Extrait du texte:
------------------------------------------------------------------------

Intervention de Marie-Christine Blandin

Réunion du 12 janvier 2009 à 15h00
Communication audiovisuelle — Article 2

Photo de Marie-Christine BlandinMarie-Christine Blandin :

Cet amendement de suppression concerne le projet d’audiovisuel extérieur de la France, celui qui concentre le pire conjugué de l’amateurisme et du libéralisme sans scrupule.

Nous savions le Gouvernement friand de confusions entre le public et le privé : les partenariats public-privé, ou PPP, qui endettent pour longtemps les collectivités, leur font perdre la maîtrise des projets et éloignent de ceux-ci les hommes de l’art que sont les architectes.

Nous savions le Gouvernement peu regardant sur le service public : l’objet « bâtard » qu’est France 24 va, après son bref voyage autonome, regagner le giron, mais TF1 se fera payer très cher pour sa sortie.

Voilà que vous nous proposez de nouveau un attelage mixte, sous forme d’une holding. Faudra-t-il que nous explorions toute la terminologie du monde des affaires pour donner à voir ce que vous préparez dans les codes de la loi ?

En effet, vous juxtaposez dans votre projet des structures aux intérêts contradictoires. La victime sans doute programmée est RFI, dont l’exercice sensible et complexe des missions ne résistera pas à la course aux résultats.

Parler juste aux Français de l’étranger, parler juste de territoires lointains, culturellement différents, certains sous tensions internes, certains ayant des liens obscurs ou des contentieux avec notre pays, n’est pas une mission facile.

Certains journalistes l’ont payé de leur sérénité, d’autres de leur liberté. Certains, même, y ont perdu la vie.

On ne saurait nier la complexité de produire et de diffuser en Françafrique, par exemple. On ne peut nier les forces croisées d’intérêts au milieu desquelles travaillent de façon précarisée les journalistes. Même un secrétaire d'État a obtenu une rapide mutation faute d’avoir prononcé les mots qui plaisent aux dirigeants africains !

------------------------------------------------------------------------

Exercices:
(a) Dans l'intervention, quelle structure est désignée comme la victime sans doute programmée ?
(b) Modifiez tout le passage de l'intervention, depuis « Parler juste aux » jusqu'à « aux dirigeants africains ! », en remplaçant « journalistes » par « reporters ».
Fondez-vous exclusivement sur l'intervention.

Données présentées:
------------------------------------------------------------------------

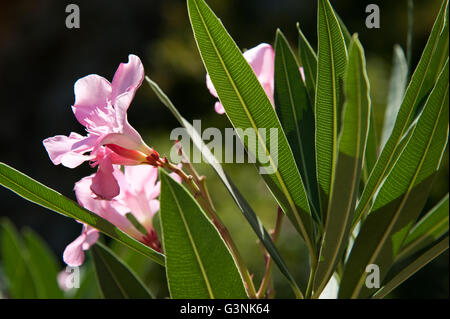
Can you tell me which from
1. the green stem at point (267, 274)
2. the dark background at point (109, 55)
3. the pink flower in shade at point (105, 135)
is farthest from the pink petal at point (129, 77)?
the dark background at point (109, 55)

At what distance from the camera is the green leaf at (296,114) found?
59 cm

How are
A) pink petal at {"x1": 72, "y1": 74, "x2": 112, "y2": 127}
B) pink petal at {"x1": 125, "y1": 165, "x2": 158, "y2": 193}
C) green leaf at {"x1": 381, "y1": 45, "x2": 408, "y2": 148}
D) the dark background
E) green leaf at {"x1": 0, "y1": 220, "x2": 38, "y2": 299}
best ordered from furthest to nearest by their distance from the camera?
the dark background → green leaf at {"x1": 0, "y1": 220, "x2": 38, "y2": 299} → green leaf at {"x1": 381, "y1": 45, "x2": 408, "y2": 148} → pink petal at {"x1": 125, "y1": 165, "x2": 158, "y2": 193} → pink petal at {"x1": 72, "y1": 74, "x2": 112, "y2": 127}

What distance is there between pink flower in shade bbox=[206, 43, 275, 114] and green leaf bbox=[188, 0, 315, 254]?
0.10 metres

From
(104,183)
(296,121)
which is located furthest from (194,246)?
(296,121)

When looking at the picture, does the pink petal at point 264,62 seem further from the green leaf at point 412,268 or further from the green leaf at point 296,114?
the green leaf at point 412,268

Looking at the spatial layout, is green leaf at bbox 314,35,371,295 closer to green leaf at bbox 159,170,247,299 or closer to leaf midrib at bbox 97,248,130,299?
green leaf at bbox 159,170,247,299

------------------------------------------------------------------------

Réponses successives:
(a) RFI.

(b)
Parler juste aux Français de l’étranger, parler juste de territoires lointains, culturellement différents, certains sous tensions internes, certains ayant des liens obscurs ou des contentieux avec notre pays, n’est pas une mission facile.

Certains reporters l’ont payé de leur sérénité, d’autres de leur liberté. Certains, même, y ont perdu la vie.

On ne saurait nier la complexité de produire et de diffuser en Françafrique, par exemple. On ne peut nier les forces croisées d’intérêts au milieu desquelles travaillent de façon précarisée les reporters. Même un secrétaire d'État a obtenu une rapide mutation faute d’avoir prononcé les mots qui plaisent aux dirigeants africains !